China is a sovereign nation – not the backyard of the United States

American politicians including Barack Obama need not lecture China on how to manage its sovereignty and pilot its destiny.

By Manzie Vincent Doh

Barack Obama

BEIJING–(September23—M4Relay)– President Obama increased pressure on China to immediately revalue its currency on Thursday, devoting most of a two-hour meeting with China’s prime minister to the issue and sending the message, according to one of his top aides, that if “the Chinese don’t take actions, we have other means of protecting U.S. interests” reported the New York Times.

“Democrats in Congress are threatening to pass legislation before the midterm elections that would slap huge tariffs on Chinese goods to undermine the advantages Beijing has enjoyed from a currency, the Renminbi…” the report added.

The report headlined “With Warning, Obama Presses China on Currency,” cited Mr.

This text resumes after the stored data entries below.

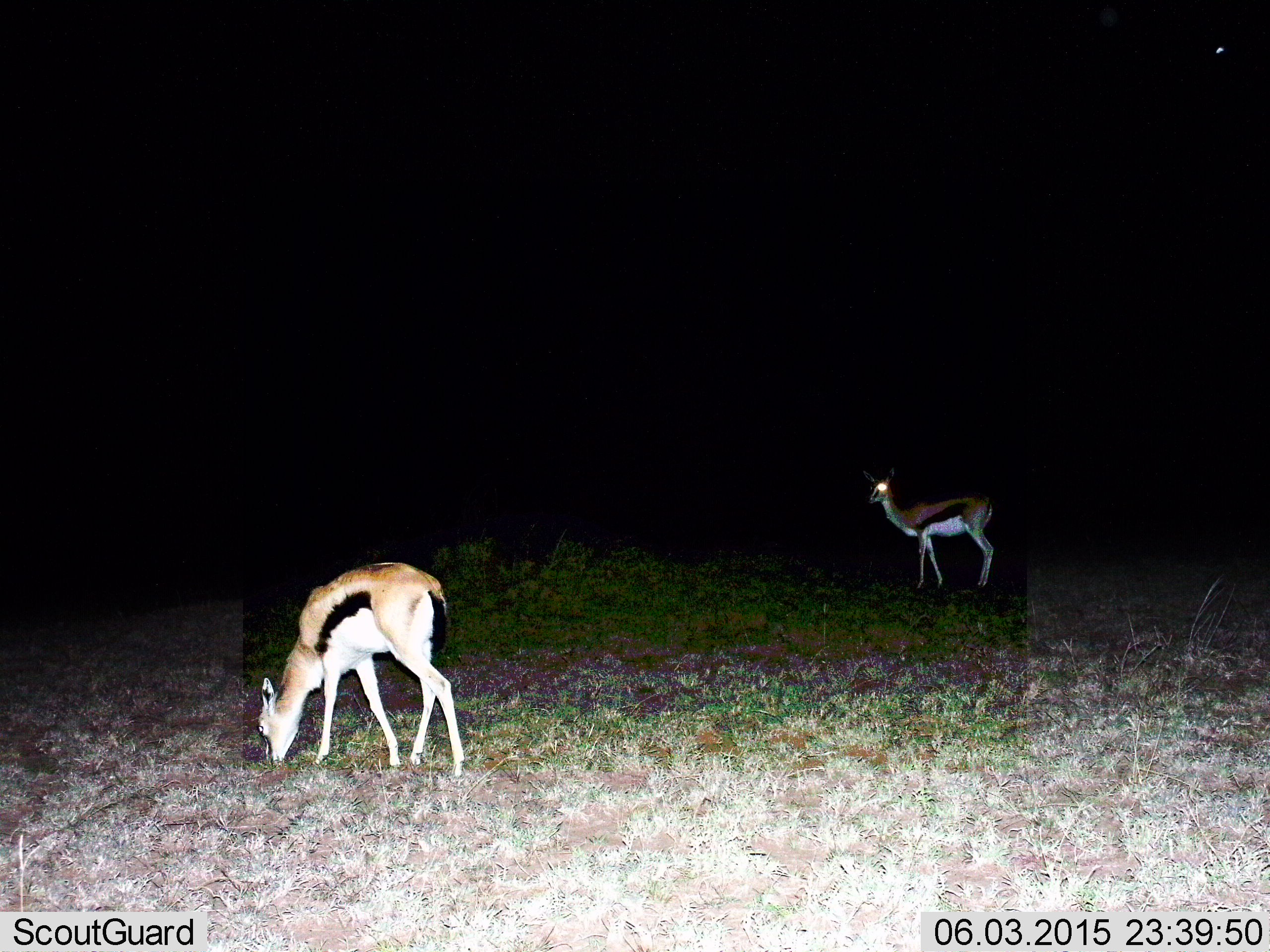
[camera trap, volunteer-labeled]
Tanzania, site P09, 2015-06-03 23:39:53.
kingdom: Animalia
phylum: Chordata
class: Mammalia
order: Artiodactyla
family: Bovidae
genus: Eudorcas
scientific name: Eudorcas thomsonii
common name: thomson's gazelle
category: gazellethomsons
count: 2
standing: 80%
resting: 0%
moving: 0%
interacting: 0%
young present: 0%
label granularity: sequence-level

Obama’s aides who said he was embracing the threat of tariffs and new trade actions against China at the World Trade Organization to gain some leverage over the Chinese.”

This report by the New York Times show how disrespectful American leaders and politicians can be to a sovereign nation. In the first lines of the report, China is told to “immediately” revalue its currency. Is the People’s Republic of China a backyard or a garage to the United States? President Obama displayed utter disrespect in addressing a nation that has the second largest economy in the world; a nation that has its own leadership, a nation with the largest population on earth, a nation that equally has to take care of its citizens and protect the interests of the people. Obama sounded as if he was giving instructions to a pupil.

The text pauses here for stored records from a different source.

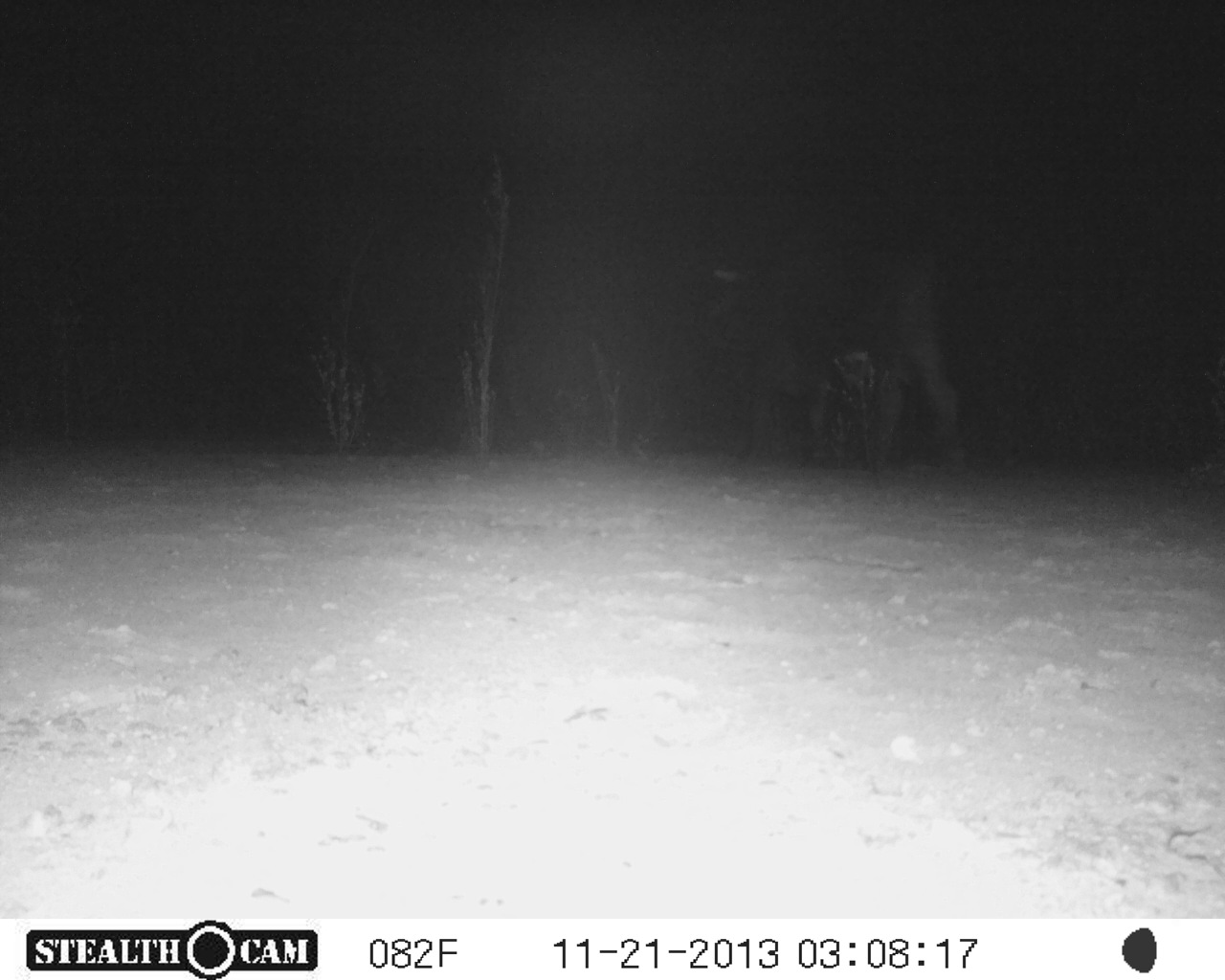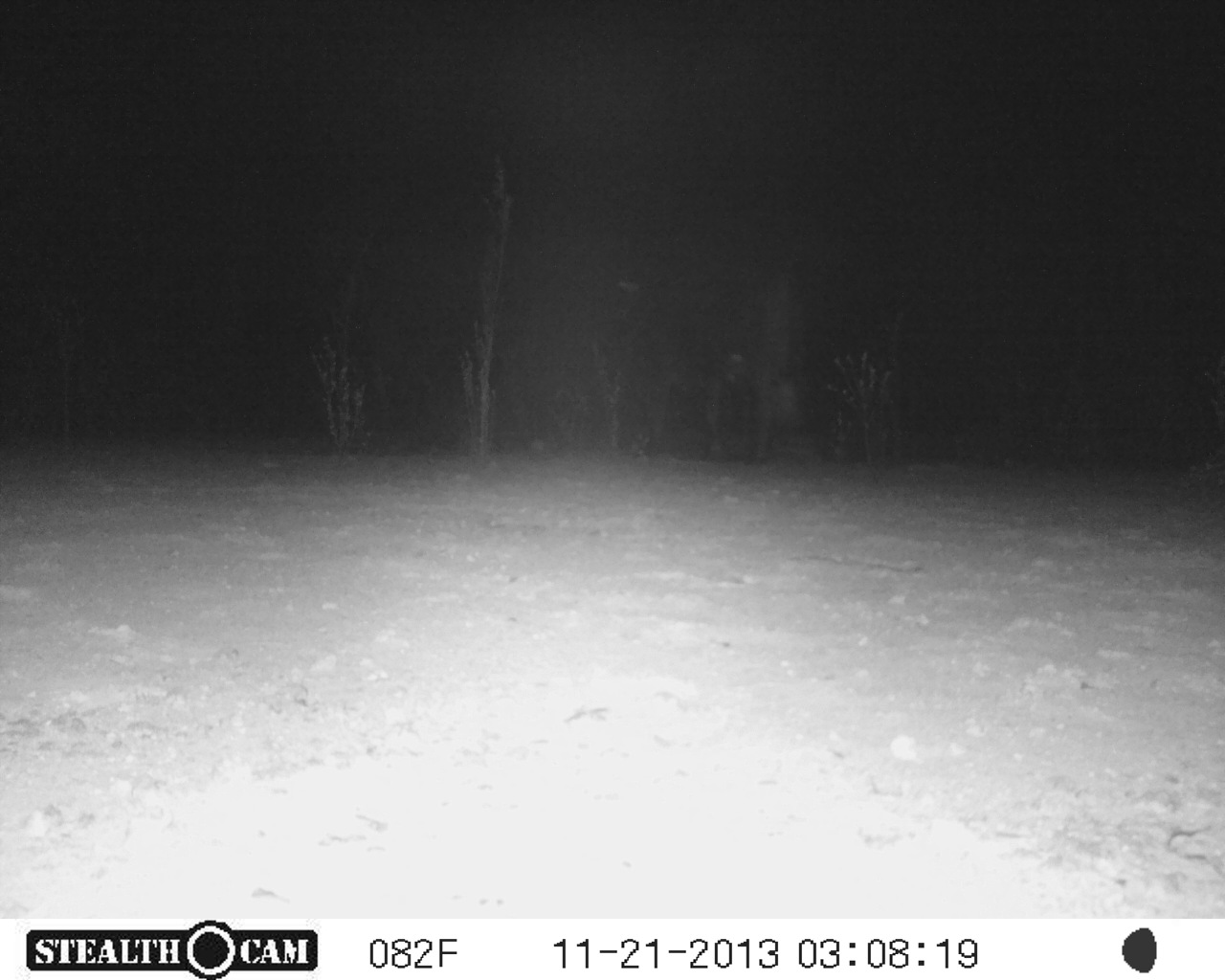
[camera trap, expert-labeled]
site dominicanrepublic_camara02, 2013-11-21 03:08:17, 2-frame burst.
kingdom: Animalia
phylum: Chordata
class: Mammalia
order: Perissodactyla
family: Equidae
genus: Equus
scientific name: Equus asinus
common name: donkey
Donkey (Equus asinus).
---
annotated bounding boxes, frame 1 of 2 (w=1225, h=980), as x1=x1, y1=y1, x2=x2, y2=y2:
donkey: x1=726, y1=250, x2=960, y2=473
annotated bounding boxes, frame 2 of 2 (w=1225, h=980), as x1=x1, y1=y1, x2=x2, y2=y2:
donkey: x1=589, y1=248, x2=811, y2=480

The United States president also said that if “the Chinese don’t take actions we have other means of protecting U.S. interests.” Who told President Obama that China does not equally have its own interests that need to be protected?

According to the New York Times, “the unusual focus on this single issue [currency] at such a high level was clearly an effort by the White House to make the case that Mr. Obama was putting American jobs and competitiveness at the top of the agenda….” Does this mean that China should not also put Chinese jobs and competitiveness at the top of their own agenda? Definitely, just as the United States leadership is putting American jobs and competitiveness at the top of the agenda, so too, Chinese jobs and competitiveness need to be put at the top of the agenda. The Chinese currency issue as it is revolves also around the fact that the competitive nature of Chinese exports is assured and more workers will maintain their jobs.

As one Chinese official may have rightly speculated shortly after the meeting between the US President and Chinese Prime Minister Wen Jiabao in a spare conference room at the United Nations on September 23, “Mr. Obama’s insistence on spending so much time on the issue [currency] was motivated by pre-election politics, suggesting that the pressure might abate after early November.”

In the meantime, for fear of not being misunderstood, here are the main points of this article: that the United States and its politicians including the president should not avail themselves as the world police by poking their noses into the policies of other countries; that the United States is not the United Nations and should not unilaterally arrogate to itself the role of a spokesperson for the rest of the world; that the United States and its politicians should not lecture China or any other country on Earth on how to manage its sovereignty and pilot its destiny; that even if the United States falls into the temptation and commits the sin of poking its nose into the affairs of other country (whether national or international), the US should be polite in its tone; that the US need not consider a sovereign nation like China told be a backyard wherein the US leadership can just stand up one morning and issue an ultimatum by setting deadlines during which a certain action must be carried out.

China should be respected. The issue of the Chinese currency appreciation should be handled with respect. The United States should not rush China, nor threaten China in this issue. Dialogue, and as Chinese Prime Minister Wen Jiabao pointed out, the country’s option for a gradual “reform” of China’s currency policy should be considered and respected.